Eramos felices. Todas las promesas del Evangelio se
verificaban, nos parecía vivir en un continuo milagro. Sabíamos que el
Evangelio es verdadero, pero aquí lo constatábamos.
Un nuevo estilo de vida
Todas las palabras del Evangelio nos atraían, sobre
todo las que se referían al amor. Tratábamos de hacerlas nuestras. Pero
quien ama está en la luz. "A quien me ama -dijo Jesús-, me manifestaré".
Entendimos que Dios no pide sólo que amemos a los "más pequeños", sino a
todos los que encontramos en la vida. Mientras tanto, otras jóvenes y luego
muchachos se unían a nosotras para vivir la misma experiencia.
Los peligros de la guerra continuaban. Las bombas caían
incluso sobre nuestro refugio. Aunque éramos jóvenes podíamos morir. Surgió
un deseo en nuestro corazón: hubiéramos querido saber, de entre todas las
palabras de Jesús, cuál era la que más le gustaba. Querríamos vivirla
profundamente en los que podrían haber sido los últimos instantes de nuestra
vida.
La encontramos. Es ese mandamiento que Jesús llama
"nuevo" y "suyo": os doy un mandamiento nuevo: que os améis unos a otros
como Yo os he amado". Reunidas en círculo, unas junto a otras, nos miramos a
la cara y cada una le declaró a la otra: "Yo estoy dispuesta a morir por ti.
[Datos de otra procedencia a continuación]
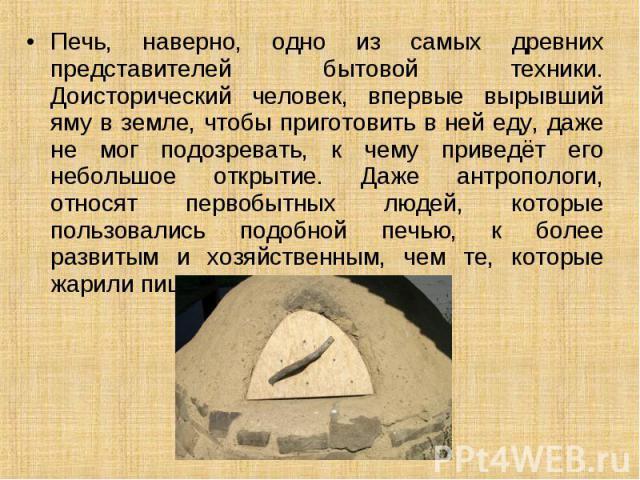 Печь, наверно, одно из самых древних представителей бытовой техники. Доисторический человек, впервые вырывший яму в земле, чтобы приготовить в ней еду, даже не мог подозревать, к чему приведёт его небольшое открытие. Даже антропологи, относят первоб…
Yo por ti". Todas por cada una.
Se hacía todo cuanto era nuestro deber (trabajo,
estudio, oración, descanso), pero sobre esta base. El amor recíproco era
nuestro nuevo estilo de vida, nunca debía faltar y, si faltaba, volvíamos a
establecerlo entre nosotros. Ciertamente no era siempre fácil, no era fácil
enseguida; se necesitaba una gimnasia espiritual durante años para lograrlo
siempre.
No obstante, pronto conocimos el secreto para
mantenerlo, cómo vivir aquél "como Yo les he amado", según la medida de
Jesús. En una circunstancia supimos que Jesús sufrió mucho más cuando, en la
cruz, tuvo la terrible impresión de ser abandonado por su Padre y gritó:
"Dios mío, Dios mío, ¿por qué me has abandonado?". En un ímpetu de
generosidad, en el cual no estaba ausente ciertamente una particular ayuda
de lo alto, decidimos seguir a Jesús así, amarlo así. Y fue justamente en
ese grito suyo, cumbre de su pasión, donde encontramos la clave para
mantenernos siempre en plena comunión entre nosotros y con todos. Jesús ha
experimentado la más tremenda división, la más terrible separación, pero no
ha dudado y se ha vuelto a confiar plenamente al Padre: "En tus manos
encomiendo mi espíritu".
Siguiendo su ejemplo, y con su ayuda, no habría habido
divisiones en el mundo que pudiesen detenernos. Nuestro amor recíproco
podría ser siempre una maravillosa realidad.
Nosotras habíamos nacido para aquellas palabras
Un día, para protegernos de la guerra, nos encontramos
en un refugio y a la luz de una vela abrimos el Evangelio. Era la solemne
página de la oración de Jesús antes de morir: "Padre, que todos sean uno".
Tuvimos la impresión de comprenderla, aunque es difícil, pero sobre todo nos
quedó la neta sensación de que nosotras habíamos nacido para aquellas
palabras, para la unidad, para contribuir a realizarla en el mundo.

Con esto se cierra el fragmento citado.